In Memoriam Huib Ovaa
On the 19th of May 2020, our dear colleague and friend Professor Dr. Huib Ovaa passed away at the age of 46. In the past year, after being diagnosed with prostate cancer, Huib underwent a variety of treatments. Always with his usual optimism. He continued to work as much as possible and tried to keep the burden of his fight against cancer away from the people around him.
Huib was an excellent scientist who was able to look beyond the boundaries of his own field, chemistry, which allowed him to broaden his view. Add to this his fascination for biology and it is clear why he played such a prominent role in the development of a new and promising scientific field ‘Chemical Biology’. His input was also invaluable for current status of the chemical immunology field. With his boundless enthusiasm, his inspiring creativity, his powerful sense of humor and his ability to raise funds, he was the silent driving force behind the position that ICI has achieved.
Sjaak Neefjes, scientific director ICI: “Huib was a highly gifted, motivated, productive and above all, a very creative researcher who continuously and effortlessly crossed boundaries between chemistry and biology. He loved to collaborate and he flourished, as a synthetic organic chemist, in an environment, both at the Netherlands Cancer Institute and more recently at the LUMC, dominated by biochemists, molecular biologists, cell biologists and immunologists.”
A top scientist, a friend, a prankster, an inspirer... and also a great mentor. Celia Berkers, his first PhD student, says: “For Huib, no idea was ever too crazy, no goal was ever out of reach. This led to exciting, pioneering, fun and elegant science. Being a PhD student in his lab, I learned so much from Huib. He completely changed my perception of what chemistry can do, taught me that you can use it to solve biological questions that you cannot even begin to answer without chemistry, and how this can open up completely novel fields. His fearlessness and way of thinking were truly inspirational and continue to inspire me almost every single day. But what was really special is that for all these years, he always made me feel like he was my biggest fan.”

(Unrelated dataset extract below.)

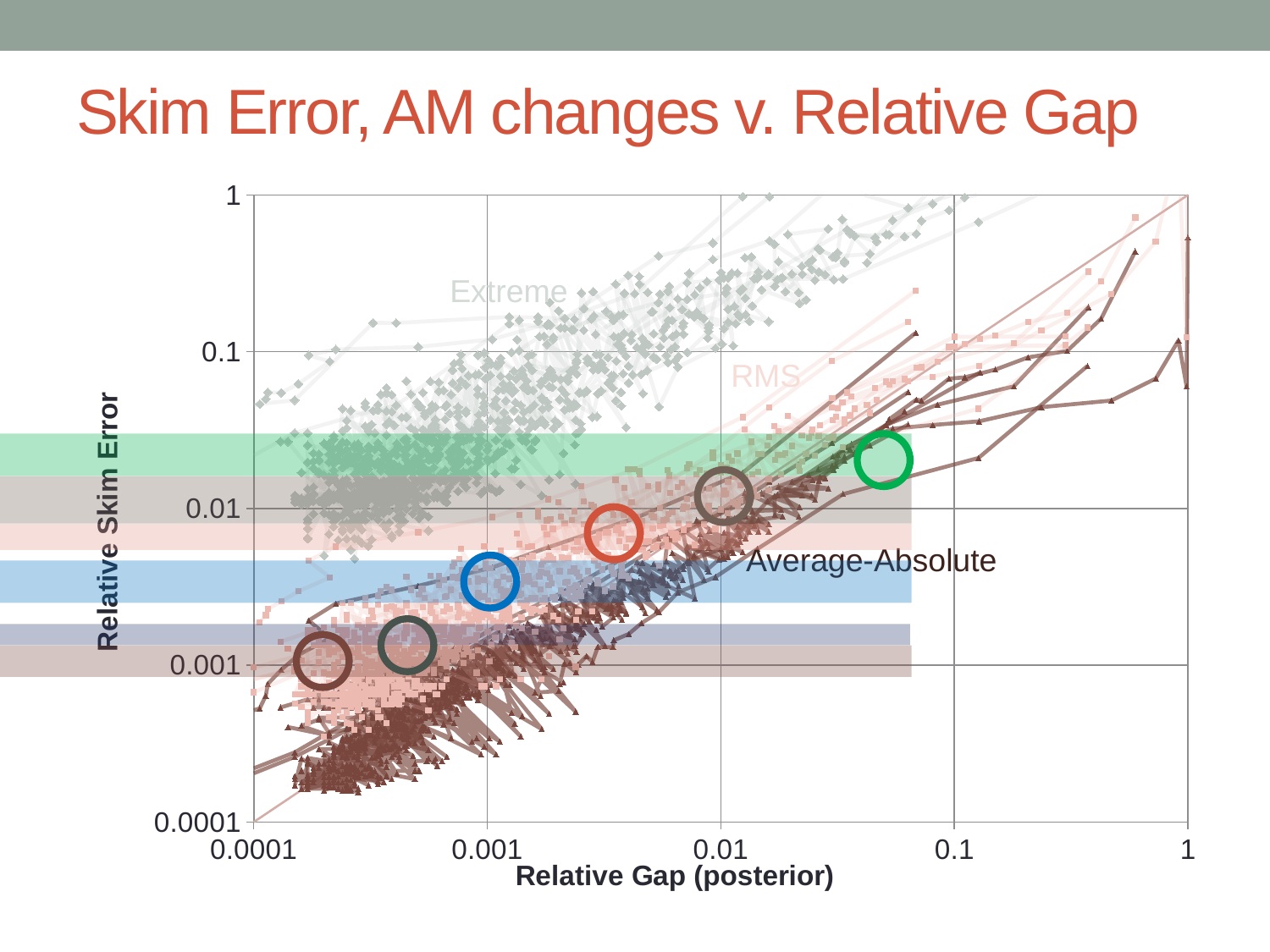
Does the relative skim error rise or fall as the relative gap increases along the x axis? rise How many named series are labelled on the chart? 3 What kind of chart is shown on the slide? scatter chart Which series is plotted highest on the chart, Extreme or Average-Absolute? Extreme What is the label of the x axis? Relative Gap (posterior) Which labelled series has the highest relative skim error values overall? Extreme Which labelled series has the lowest relative skim error values overall? Average-Absolute What is the lowest value shown on the y axis? 0.0001 What is the title of the chart? Skim Error, AM changes v. Relative Gap Which series lies between Extreme and Average-Absolute on the chart? RMS Is the Average-Absolute series at a relative gap of 0.001 greater or less than 0.01 relative skim error? less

Huib lived for science and for his people, and was very proud of his group. Jolien Luimstra, formerly ICI PhD student, remembers the lab meetings. “The work discussions were sacred and he liked to speak about ‘rocket science’. He also introduced the ‘kick ass science’ award comprising a super cool finding which would be rewarded with a bottle of champagne. Huib always did what he thought was best for the group. He liked to have fun and was averse to rules, bureaucracy and ‘puppet show’ ceremonies as he would call them. For example, at promotion ceremonies he was wearing a canary-yellow lined gown and he kept on postponing his own inaugural lecture for as long as possible, which was finally planned for November...”
We will miss his inspiration, his drive, his humor and his enthusiasm, but his ideas will live on within ICI and in the minds of everyone who worked with him.